** PAGE EXTRACT **
Use weather data to improve forecasts with Amazon SageMaker Canvas

Photo by Zbynek Burival on Unsplash

Time series forecasting is a specific machine learning (ML) discipline that enables organizations to make informed planning decisions. The main idea is to supply historic data to an ML algorithm that can identify patterns from the past and then use those patterns to estimate likely values about unseen periods in the future.

Amazon has a long heritage of using time series forecasting, dating back to the early days of having to meet mail-order book demand. Fast forward more than a quarter century and advanced forecasting using modern ML algorithms is offered to customers through Amazon SageMaker Canvas, a no-code workspace for all phases of ML. SageMaker Canvas enables you to prepare data using natural language, build and train highly accurate models, generate predictions, and deploy models to production—all without writing a single line of code.

In this post, we describe how to use weather data to build and implement a forecasting cycle that you can use to elevate your business’ planning capabilities.

** EXERCISES **
1 - From the SageMaker Canvas page, write out the passage from "Amazon has a" to "business’ planning capabilities." again, substituting "code-free" for "no-code".
2 - Answer these questions about the SageMaker Canvas page:
(a) What kind of decisions does time series forecasting help organizations make?
(b) What demand did Amazon have to meet in its early days?
(c) What kind of data does the post use to build a forecasting cycle?

** SOURCE EXCERPT **
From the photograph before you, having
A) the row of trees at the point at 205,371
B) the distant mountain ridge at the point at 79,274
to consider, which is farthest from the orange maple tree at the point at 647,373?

** RESPONSES **
1 -
Amazon has a long heritage of using time series forecasting, dating back to the early days of having to meet mail-order book demand. Fast forward more than a quarter century and advanced forecasting using modern ML algorithms is offered to customers through Amazon SageMaker Canvas, a code-free workspace for all phases of ML. SageMaker Canvas enables you to prepare data using natural language, build and train highly accurate models, generate predictions, and deploy models to production—all without writing a single line of code.

In this post, we describe how to use weather data to build and implement a forecasting cycle that you can use to elevate your business’ planning capabilities.

2 -
(a) Informed planning decisions.
(b) Mail-order book demand.
(c) Weather data.